Records from a data source
■ ■ ■

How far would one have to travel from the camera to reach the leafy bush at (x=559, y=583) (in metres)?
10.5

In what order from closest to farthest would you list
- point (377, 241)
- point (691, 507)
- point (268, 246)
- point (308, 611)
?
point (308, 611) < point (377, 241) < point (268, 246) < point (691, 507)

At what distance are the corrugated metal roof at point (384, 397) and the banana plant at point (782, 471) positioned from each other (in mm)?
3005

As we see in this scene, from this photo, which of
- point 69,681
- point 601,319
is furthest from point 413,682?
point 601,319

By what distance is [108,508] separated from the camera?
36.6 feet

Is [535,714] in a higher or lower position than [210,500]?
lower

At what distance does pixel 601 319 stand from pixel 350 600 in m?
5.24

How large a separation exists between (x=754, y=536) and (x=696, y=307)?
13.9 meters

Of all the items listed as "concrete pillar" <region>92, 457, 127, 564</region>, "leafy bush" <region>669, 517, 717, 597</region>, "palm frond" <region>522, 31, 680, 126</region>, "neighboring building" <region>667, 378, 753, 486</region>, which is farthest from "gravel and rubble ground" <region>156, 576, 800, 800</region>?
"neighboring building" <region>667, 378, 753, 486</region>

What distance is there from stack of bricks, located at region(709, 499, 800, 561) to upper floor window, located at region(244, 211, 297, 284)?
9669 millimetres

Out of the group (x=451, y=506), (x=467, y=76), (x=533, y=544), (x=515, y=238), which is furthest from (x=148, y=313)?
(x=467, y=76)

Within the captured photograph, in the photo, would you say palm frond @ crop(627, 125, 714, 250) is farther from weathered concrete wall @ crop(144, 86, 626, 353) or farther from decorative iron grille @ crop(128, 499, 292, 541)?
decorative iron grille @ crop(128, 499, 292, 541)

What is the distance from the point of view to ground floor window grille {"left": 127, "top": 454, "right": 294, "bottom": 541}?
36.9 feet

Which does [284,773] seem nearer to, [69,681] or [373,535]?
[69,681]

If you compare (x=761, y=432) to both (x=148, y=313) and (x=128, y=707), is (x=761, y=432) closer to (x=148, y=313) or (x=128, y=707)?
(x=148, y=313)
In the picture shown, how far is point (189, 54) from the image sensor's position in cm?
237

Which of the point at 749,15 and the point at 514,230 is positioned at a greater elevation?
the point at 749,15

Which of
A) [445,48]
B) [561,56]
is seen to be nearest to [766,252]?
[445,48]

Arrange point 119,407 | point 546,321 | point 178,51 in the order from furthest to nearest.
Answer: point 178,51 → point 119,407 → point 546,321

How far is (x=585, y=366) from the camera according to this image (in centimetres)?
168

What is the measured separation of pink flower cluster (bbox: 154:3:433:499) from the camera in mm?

■ ■ ■

GIVEN REQUEST: Rewrite all of the records above, swapping every "camera" for "lens" and leaving everything else unchanged.

RESPONSE TO THIS TASK:
How far would one have to travel from the lens to reach the leafy bush at (x=559, y=583) (in metres)?
10.5

In what order from closest to farthest would you list
- point (377, 241)
- point (691, 507)
- point (268, 246)
- point (308, 611)
?
point (308, 611) < point (377, 241) < point (268, 246) < point (691, 507)

At what distance are the corrugated metal roof at point (384, 397) and the banana plant at point (782, 471) positioned from each other (in mm)?
3005

As we see in this scene, from this photo, which of
- point 69,681
- point 601,319
is furthest from point 413,682?
point 601,319

By what distance is [108,508] separated from the lens?
36.6 feet

Is [535,714] in a higher or lower position than [210,500]?
lower

At what distance does pixel 601 319 stand from pixel 350 600 in m?
5.24

How large a separation exists between (x=754, y=536) and (x=696, y=307)?
13.9 meters

Of all the items listed as "concrete pillar" <region>92, 457, 127, 564</region>, "leafy bush" <region>669, 517, 717, 597</region>, "palm frond" <region>522, 31, 680, 126</region>, "neighboring building" <region>667, 378, 753, 486</region>, which is farthest from "gravel and rubble ground" <region>156, 576, 800, 800</region>?
"neighboring building" <region>667, 378, 753, 486</region>

What distance is there from stack of bricks, located at region(709, 499, 800, 561) to upper floor window, located at region(244, 211, 297, 284)?
9669 millimetres

Out of the group (x=451, y=506), (x=467, y=76), (x=533, y=544), (x=515, y=238), which is furthest from (x=148, y=313)?
(x=467, y=76)

Within the captured photograph, in the photo, would you say palm frond @ crop(627, 125, 714, 250) is farther from weathered concrete wall @ crop(144, 86, 626, 353) or farther from decorative iron grille @ crop(128, 499, 292, 541)?
decorative iron grille @ crop(128, 499, 292, 541)

What is the distance from the point of view to ground floor window grille {"left": 127, "top": 454, "right": 294, "bottom": 541}?
36.9 feet

Which does [284,773] seem nearer to, [69,681] or [373,535]?
[69,681]

If you compare (x=761, y=432) to both (x=148, y=313) and (x=128, y=707), is (x=761, y=432) closer to (x=148, y=313) or (x=128, y=707)?
(x=148, y=313)
In the picture shown, how far is point (189, 54) from the image sensor's position in cm?
237

Which of the point at 749,15 and the point at 514,230 is positioned at a greater elevation?
the point at 749,15

Which of
A) [445,48]
B) [561,56]
is seen to be nearest to [766,252]?
[445,48]

Arrange point 119,407 | point 546,321 | point 178,51 in the order from furthest to nearest.
Answer: point 178,51 → point 119,407 → point 546,321

How far is (x=585, y=366) from the lens according to this image (in centimetres)?
168

What is the measured separation of pink flower cluster (bbox: 154:3:433:499) from the lens in mm?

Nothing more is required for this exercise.